» WHAT TO DO
Recast the lines of the items as a Markdown table with the columns Row and Line, starting with the line that contains "Is (x=66, y=28)" and going on through the end of the items. Number each row and leave out blank lines.

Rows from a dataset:
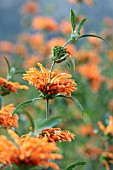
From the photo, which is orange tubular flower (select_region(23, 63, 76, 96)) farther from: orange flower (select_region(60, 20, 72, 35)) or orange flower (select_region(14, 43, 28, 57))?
orange flower (select_region(14, 43, 28, 57))

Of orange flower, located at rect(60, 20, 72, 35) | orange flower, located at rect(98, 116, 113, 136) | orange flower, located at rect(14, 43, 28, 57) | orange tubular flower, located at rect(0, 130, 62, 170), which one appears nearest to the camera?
orange tubular flower, located at rect(0, 130, 62, 170)

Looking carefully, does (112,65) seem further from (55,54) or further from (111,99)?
(55,54)

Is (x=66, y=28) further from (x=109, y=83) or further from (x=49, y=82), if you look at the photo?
(x=49, y=82)

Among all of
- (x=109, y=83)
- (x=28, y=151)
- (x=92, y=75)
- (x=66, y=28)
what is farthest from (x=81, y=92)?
(x=28, y=151)

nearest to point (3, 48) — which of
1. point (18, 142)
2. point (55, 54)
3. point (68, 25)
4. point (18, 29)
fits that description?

» ANSWER TO THE TASK
| Row | Line |
|---|---|
| 1 | Is (x=66, y=28) further from (x=109, y=83) or further from (x=49, y=82), if you look at the photo? |
| 2 | (x=49, y=82) |
| 3 | Among all of |
| 4 | - (x=109, y=83) |
| 5 | - (x=28, y=151) |
| 6 | - (x=92, y=75) |
| 7 | - (x=66, y=28) |
| 8 | what is farthest from (x=81, y=92)? |
| 9 | (x=28, y=151) |
| 10 | nearest to point (3, 48) — which of |
| 11 | 1. point (18, 142) |
| 12 | 2. point (55, 54) |
| 13 | 3. point (68, 25) |
| 14 | 4. point (18, 29) |
| 15 | fits that description? |